* TRY IT: Return the records exactly, with nothing added.

* EXTRACTED RECORDS:
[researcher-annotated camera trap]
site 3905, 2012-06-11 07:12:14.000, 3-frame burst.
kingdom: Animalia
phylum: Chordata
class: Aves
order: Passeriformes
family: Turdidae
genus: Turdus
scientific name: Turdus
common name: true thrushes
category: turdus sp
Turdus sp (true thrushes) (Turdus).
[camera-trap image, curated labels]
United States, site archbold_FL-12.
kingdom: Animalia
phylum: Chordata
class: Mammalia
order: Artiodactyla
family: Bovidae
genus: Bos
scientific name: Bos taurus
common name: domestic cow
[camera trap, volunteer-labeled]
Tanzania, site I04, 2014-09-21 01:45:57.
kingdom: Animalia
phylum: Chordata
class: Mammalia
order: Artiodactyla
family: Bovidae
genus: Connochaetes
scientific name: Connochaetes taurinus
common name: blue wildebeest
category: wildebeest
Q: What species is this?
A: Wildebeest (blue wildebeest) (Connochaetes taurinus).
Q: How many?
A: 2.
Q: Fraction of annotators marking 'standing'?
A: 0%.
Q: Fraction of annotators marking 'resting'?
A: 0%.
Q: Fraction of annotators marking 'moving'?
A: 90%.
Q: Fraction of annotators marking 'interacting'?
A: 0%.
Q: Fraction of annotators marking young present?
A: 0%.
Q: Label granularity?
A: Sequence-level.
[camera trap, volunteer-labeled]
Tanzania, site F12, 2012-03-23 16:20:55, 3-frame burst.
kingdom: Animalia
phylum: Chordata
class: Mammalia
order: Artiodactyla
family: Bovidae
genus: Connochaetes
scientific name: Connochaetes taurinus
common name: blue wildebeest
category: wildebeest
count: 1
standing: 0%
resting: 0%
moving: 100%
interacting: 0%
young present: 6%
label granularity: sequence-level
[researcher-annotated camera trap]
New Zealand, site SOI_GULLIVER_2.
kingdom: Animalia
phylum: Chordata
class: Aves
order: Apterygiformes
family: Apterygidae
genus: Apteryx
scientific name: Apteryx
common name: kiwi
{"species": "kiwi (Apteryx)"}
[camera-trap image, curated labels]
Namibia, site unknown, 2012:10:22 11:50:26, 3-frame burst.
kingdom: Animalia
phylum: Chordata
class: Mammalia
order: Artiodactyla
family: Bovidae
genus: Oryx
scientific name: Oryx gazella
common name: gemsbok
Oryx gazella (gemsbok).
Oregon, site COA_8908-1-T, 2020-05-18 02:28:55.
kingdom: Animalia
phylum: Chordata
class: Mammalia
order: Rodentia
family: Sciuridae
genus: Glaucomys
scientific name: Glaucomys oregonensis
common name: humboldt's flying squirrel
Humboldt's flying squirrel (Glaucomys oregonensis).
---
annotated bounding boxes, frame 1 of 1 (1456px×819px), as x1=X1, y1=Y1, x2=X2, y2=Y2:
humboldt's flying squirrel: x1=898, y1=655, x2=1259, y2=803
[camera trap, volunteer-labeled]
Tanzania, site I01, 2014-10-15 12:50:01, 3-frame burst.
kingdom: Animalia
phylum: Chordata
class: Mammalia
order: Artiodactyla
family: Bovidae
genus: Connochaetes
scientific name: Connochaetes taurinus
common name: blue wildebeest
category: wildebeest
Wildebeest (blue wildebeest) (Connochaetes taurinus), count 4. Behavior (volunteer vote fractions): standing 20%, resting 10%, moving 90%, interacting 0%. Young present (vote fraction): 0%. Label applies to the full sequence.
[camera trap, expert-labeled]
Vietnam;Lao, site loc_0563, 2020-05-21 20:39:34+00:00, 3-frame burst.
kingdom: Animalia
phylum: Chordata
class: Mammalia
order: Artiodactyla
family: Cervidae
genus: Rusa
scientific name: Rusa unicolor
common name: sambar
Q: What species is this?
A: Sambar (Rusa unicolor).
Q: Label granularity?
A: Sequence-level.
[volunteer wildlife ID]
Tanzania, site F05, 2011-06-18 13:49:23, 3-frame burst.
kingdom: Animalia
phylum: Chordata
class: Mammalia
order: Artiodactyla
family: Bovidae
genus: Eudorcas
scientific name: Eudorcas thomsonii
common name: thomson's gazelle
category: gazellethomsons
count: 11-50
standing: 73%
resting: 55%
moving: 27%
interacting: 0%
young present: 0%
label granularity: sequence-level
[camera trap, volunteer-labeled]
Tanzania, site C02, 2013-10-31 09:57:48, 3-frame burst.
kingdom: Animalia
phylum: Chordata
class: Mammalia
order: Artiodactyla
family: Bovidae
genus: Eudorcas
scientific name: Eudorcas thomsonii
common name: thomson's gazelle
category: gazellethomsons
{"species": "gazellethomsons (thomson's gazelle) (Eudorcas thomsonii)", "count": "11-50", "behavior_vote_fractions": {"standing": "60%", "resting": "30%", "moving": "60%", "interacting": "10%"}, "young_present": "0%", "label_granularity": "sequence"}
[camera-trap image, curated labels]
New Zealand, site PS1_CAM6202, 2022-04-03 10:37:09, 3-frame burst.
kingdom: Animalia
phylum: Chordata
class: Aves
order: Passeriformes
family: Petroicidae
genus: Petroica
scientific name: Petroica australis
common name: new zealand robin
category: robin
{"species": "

* PROBLEM SOLUTION:
[researcher-annotated camera trap]
site 3905, 2012-06-11 07:12:14.000, 3-frame burst.
kingdom: Animalia
phylum: Chordata
class: Aves
order: Passeriformes
family: Turdidae
genus: Turdus
scientific name: Turdus
common name: true thrushes
category: turdus sp
Turdus sp (true thrushes) (Turdus).
[camera-trap image, curated labels]
United States, site archbold_FL-12.
kingdom: Animalia
phylum: Chordata
class: Mammalia
order: Artiodactyla
family: Bovidae
genus: Bos
scientific name: Bos taurus
common name: domestic cow
[camera trap, volunteer-labeled]
Tanzania, site I04, 2014-09-21 01:45:57.
kingdom: Animalia
phylum: Chordata
class: Mammalia
order: Artiodactyla
family: Bovidae
genus: Connochaetes
scientific name: Connochaetes taurinus
common name: blue wildebeest
category: wildebeest
Q: What species is this?
A: Wildebeest (blue wildebeest) (Connochaetes taurinus).
Q: How many?
A: 2.
Q: Fraction of annotators marking 'standing'?
A: 0%.
Q: Fraction of annotators marking 'resting'?
A: 0%.
Q: Fraction of annotators marking 'moving'?
A: 90%.
Q: Fraction of annotators marking 'interacting'?
A: 0%.
Q: Fraction of annotators marking young present?
A: 0%.
Q: Label granularity?
A: Sequence-level.
[camera trap, volunteer-labeled]
Tanzania, site F12, 2012-03-23 16:20:55, 3-frame burst.
kingdom: Animalia
phylum: Chordata
class: Mammalia
order: Artiodactyla
family: Bovidae
genus: Connochaetes
scientific name: Connochaetes taurinus
common name: blue wildebeest
category: wildebeest
count: 1
standing: 0%
resting: 0%
moving: 100%
interacting: 0%
young present: 6%
label granularity: sequence-level
[researcher-annotated camera trap]
New Zealand, site SOI_GULLIVER_2.
kingdom: Animalia
phylum: Chordata
class: Aves
order: Apterygiformes
family: Apterygidae
genus: Apteryx
scientific name: Apteryx
common name: kiwi
{"species": "kiwi (Apteryx)"}
[camera-trap image, curated labels]
Namibia, site unknown, 2012:10:22 11:50:26, 3-frame burst.
kingdom: Animalia
phylum: Chordata
class: Mammalia
order: Artiodactyla
family: Bovidae
genus: Oryx
scientific name: Oryx gazella
common name: gemsbok
Oryx gazella (gemsbok).
Oregon, site COA_8908-1-T, 2020-05-18 02:28:55.
kingdom: Animalia
phylum: Chordata
class: Mammalia
order: Rodentia
family: Sciuridae
genus: Glaucomys
scientific name: Glaucomys oregonensis
common name: humboldt's flying squirrel
Humboldt's flying squirrel (Glaucomys oregonensis).
---
annotated bounding boxes, frame 1 of 1 (1456px×819px), as x1=X1, y1=Y1, x2=X2, y2=Y2:
humboldt's flying squirrel: x1=898, y1=655, x2=1259, y2=803
[camera trap, volunteer-labeled]
Tanzania, site I01, 2014-10-15 12:50:01, 3-frame burst.
kingdom: Animalia
phylum: Chordata
class: Mammalia
order: Artiodactyla
family: Bovidae
genus: Connochaetes
scientific name: Connochaetes taurinus
common name: blue wildebeest
category: wildebeest
Wildebeest (blue wildebeest) (Connochaetes taurinus), count 4. Behavior (volunteer vote fractions): standing 20%, resting 10%, moving 90%, interacting 0%. Young present (vote fraction): 0%. Label applies to the full sequence.
[camera trap, expert-labeled]
Vietnam;Lao, site loc_0563, 2020-05-21 20:39:34+00:00, 3-frame burst.
kingdom: Animalia
phylum: Chordata
class: Mammalia
order: Artiodactyla
family: Cervidae
genus: Rusa
scientific name: Rusa unicolor
common name: sambar
Q: What species is this?
A: Sambar (Rusa unicolor).
Q: Label granularity?
A: Sequence-level.
[volunteer wildlife ID]
Tanzania, site F05, 2011-06-18 13:49:23, 3-frame burst.
kingdom: Animalia
phylum: Chordata
class: Mammalia
order: Artiodactyla
family: Bovidae
genus: Eudorcas
scientific name: Eudorcas thomsonii
common name: thomson's gazelle
category: gazellethomsons
count: 11-50
standing: 73%
resting: 55%
moving: 27%
interacting: 0%
young present: 0%
label granularity: sequence-level
[camera trap, volunteer-labeled]
Tanzania, site C02, 2013-10-31 09:57:48, 3-frame burst.
kingdom: Animalia
phylum: Chordata
class: Mammalia
order: Artiodactyla
family: Bovidae
genus: Eudorcas
scientific name: Eudorcas thomsonii
common name: thomson's gazelle
category: gazellethomsons
{"species": "gazellethomsons (thomson's gazelle) (Eudorcas thomsonii)", "count": "11-50", "behavior_vote_fractions": {"standing": "60%", "resting": "30%", "moving": "60%", "interacting": "10%"}, "young_present": "0%", "label_granularity": "sequence"}
[camera-trap image, curated labels]
New Zealand, site PS1_CAM6202, 2022-04-03 10:37:09, 3-frame burst.
kingdom: Animalia
phylum: Chordata
class: Aves
order: Passeriformes
family: Petroicidae
genus: Petroica
scientific name: Petroica australis
common name: new zealand robin
category: robin
{"species": "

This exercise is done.